University of Arizona. Posted by Cynthia Terrell on November 07, 2015

By Sebastian Laguna

According to national rankings, Arizona places fifth in the country for gender parity.

Last Monday, Representation 2020 assigned all 50 U.S. states a Gender Parity Score, which was evaluated on the balance of male­ and female elected officials.

The score intends to measure the electoral success of female candidates running for positions in all levels of government on a scale of zero to 100. A score of 50 would indicate that both men and women are represented equally in government positions.

Arizona was given a gender parity score of 30.8 for 2015. In comparison, the national average is 18.1, which is a 2.3-point increase from the previous average calculated in 2013. New Hampshire is first in the nation with a score of 57, while Mississippi scored a 7 on the gender parity scale, ranking No. 50 on the list. Mississippi remains the only state in the country never to have elected a female governor or to have sent a woman to the U.S. Congress.

“In contrast to some of the other rankings, we tried to provide a snapshot that took into account all of the possible offices,” said Cynthia Terrell, founder and chair for Representation 2020. “We looked at statewide elected offices, Congressional offices, in addition to offices in the state legislature and local legislatures.”

Excluding current Arizona Gov. Doug Ducey, the state previously held three consecutive female governors in office: Jan Brewer, Janet Napolitano and Jane Dee Hull.

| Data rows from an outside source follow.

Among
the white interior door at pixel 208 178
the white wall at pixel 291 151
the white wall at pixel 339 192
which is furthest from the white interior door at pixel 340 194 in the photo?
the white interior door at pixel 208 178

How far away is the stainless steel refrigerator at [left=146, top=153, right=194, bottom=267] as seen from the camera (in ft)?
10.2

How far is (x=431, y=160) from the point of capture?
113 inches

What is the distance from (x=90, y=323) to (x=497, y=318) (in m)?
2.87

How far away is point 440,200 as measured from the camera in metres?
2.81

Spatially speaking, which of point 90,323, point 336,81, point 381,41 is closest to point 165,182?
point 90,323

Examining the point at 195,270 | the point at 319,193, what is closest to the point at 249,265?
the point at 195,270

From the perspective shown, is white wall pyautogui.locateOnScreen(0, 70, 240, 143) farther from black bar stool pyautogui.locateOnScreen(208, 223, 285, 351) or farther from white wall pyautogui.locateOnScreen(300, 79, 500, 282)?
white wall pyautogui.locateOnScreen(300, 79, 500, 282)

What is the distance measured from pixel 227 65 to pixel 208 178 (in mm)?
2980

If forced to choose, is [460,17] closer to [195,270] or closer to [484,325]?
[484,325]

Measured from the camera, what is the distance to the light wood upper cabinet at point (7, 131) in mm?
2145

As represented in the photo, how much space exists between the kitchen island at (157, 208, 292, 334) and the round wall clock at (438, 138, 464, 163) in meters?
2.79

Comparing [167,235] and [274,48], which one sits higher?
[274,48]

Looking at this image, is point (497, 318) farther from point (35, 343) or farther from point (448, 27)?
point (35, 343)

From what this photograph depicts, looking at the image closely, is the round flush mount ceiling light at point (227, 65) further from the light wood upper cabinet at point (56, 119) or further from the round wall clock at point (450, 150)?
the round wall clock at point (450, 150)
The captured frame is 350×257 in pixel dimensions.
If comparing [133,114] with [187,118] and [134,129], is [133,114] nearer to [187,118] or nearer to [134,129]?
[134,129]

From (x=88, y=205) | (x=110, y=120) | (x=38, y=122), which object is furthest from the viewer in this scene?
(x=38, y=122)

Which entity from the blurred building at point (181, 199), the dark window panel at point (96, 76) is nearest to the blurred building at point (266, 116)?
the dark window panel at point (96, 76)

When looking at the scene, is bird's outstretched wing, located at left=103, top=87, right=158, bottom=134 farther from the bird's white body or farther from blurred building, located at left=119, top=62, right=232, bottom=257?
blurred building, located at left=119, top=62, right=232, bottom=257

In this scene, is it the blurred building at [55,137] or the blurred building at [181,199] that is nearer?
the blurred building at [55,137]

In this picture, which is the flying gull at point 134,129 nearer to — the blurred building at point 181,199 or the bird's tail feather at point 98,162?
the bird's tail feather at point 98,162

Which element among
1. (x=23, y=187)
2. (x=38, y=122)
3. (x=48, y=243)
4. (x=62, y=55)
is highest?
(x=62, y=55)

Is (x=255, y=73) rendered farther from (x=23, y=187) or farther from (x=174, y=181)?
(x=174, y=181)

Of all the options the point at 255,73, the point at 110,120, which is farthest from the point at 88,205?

Now, the Arizona Congressional delegation is comprised of 11 total members, three of which are women: Martha McSally, Ann Kirkpatrick and Kyrsten Sinema.

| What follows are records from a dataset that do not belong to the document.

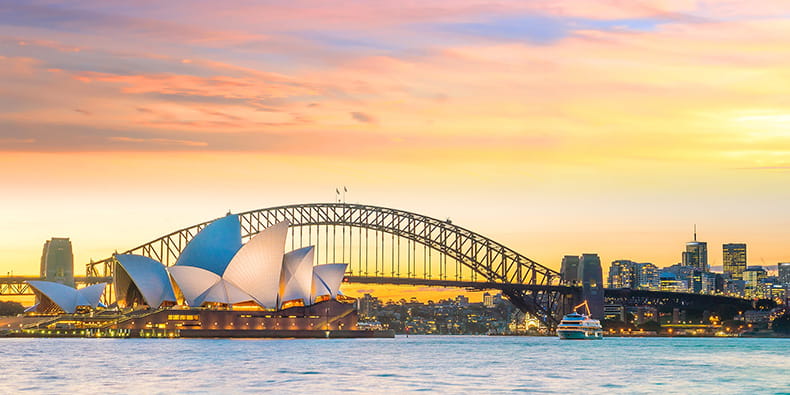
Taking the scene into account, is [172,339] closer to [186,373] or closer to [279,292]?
[279,292]

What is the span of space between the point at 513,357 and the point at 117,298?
54688 millimetres

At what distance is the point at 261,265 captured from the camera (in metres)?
112

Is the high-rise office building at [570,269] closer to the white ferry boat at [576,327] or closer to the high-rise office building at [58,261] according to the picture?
the white ferry boat at [576,327]

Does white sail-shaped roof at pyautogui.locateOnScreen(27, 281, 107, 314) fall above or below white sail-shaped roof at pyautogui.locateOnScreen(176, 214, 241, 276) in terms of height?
below

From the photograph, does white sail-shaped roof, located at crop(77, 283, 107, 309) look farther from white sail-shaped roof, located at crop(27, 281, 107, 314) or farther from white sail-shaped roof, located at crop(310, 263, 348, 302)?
white sail-shaped roof, located at crop(310, 263, 348, 302)

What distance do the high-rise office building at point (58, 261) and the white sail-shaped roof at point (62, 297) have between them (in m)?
24.1

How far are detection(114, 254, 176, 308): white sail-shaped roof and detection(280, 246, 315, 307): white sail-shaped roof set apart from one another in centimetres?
1180

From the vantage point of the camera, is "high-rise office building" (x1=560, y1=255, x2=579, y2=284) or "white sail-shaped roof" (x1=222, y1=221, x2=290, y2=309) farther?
"high-rise office building" (x1=560, y1=255, x2=579, y2=284)

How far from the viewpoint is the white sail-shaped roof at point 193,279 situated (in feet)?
375

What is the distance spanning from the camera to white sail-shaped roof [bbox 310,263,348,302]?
125 m

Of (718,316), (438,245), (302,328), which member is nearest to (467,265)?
(438,245)

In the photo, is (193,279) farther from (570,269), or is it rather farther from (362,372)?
(570,269)

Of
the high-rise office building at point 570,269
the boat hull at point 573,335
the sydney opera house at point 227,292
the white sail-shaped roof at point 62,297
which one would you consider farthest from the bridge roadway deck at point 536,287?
the white sail-shaped roof at point 62,297

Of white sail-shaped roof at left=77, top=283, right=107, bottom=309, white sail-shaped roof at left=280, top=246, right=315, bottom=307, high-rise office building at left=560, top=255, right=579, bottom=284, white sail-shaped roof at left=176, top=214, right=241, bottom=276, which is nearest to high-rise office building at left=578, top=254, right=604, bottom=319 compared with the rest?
high-rise office building at left=560, top=255, right=579, bottom=284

In addition to having significant gender parity within most elected positions in the state of Arizona, there has also been a strong pattern of gender parity within the employees working at the UA.

According to numbers gathered from fall 2014, the UA had approximately 5,200 full­-time female employees, compared to approximately 4,900 full­-time male employees. In total, the UA had approximately 8,100 female employees and 7,500 male employees, comprising a workforce of approximately 15,615 employees in 2014.

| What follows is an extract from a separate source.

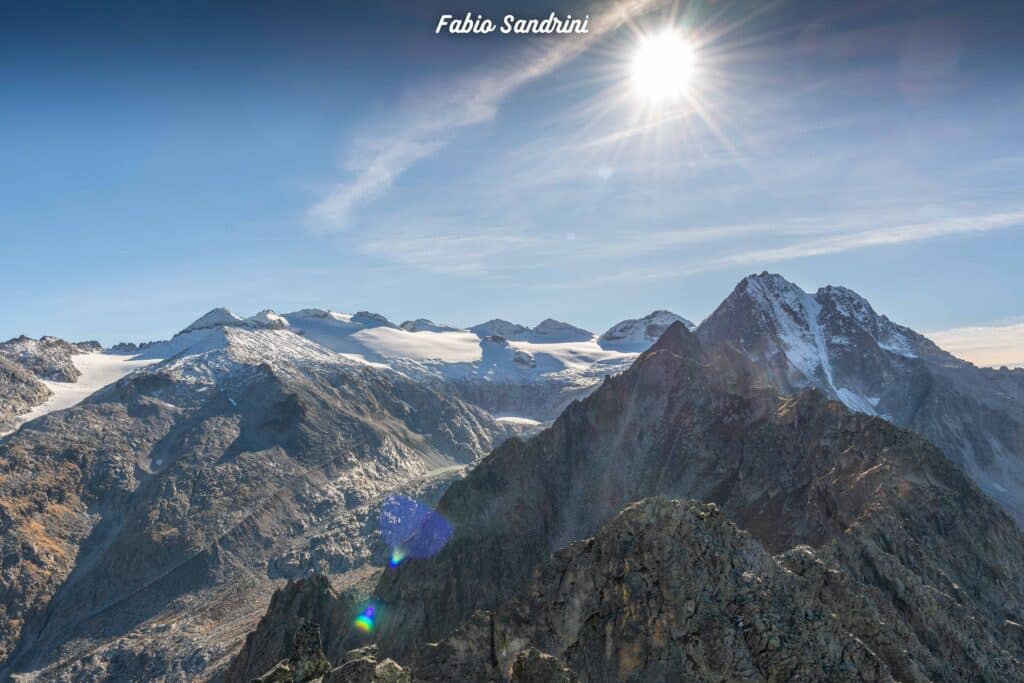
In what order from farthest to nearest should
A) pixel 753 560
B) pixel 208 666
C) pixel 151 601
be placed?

“[We lead efforts to] foster equity and opportunity, strengthen relationships across diverse groups and support a campus culture of equality for all members of the university community, including through specific policy enforcement and training processes,” said Adele Jenkins, the administrative contact for the UA Office of Institutional Equity.

In the fall of 2014, the UA had more female than male employees working as clinical faculty staff, academic service professionals and classified staff members.

During the years of 2009 and ­2013, employment numbers show that females consistently comprised a majority of the UA workforce, outnumbering males by roughly 500.

Arizona is doing well in terms of raising its gender parity score through its elections and focus on equality, according to Terrell.

“In terms of Arizona, they have elected three female governors, which has helped raise its score since 1993,” Terrell said. “In fact, four of Arizona’s governors have been women, which is pretty significant because we have only had a handful of women in the country who have become governors.”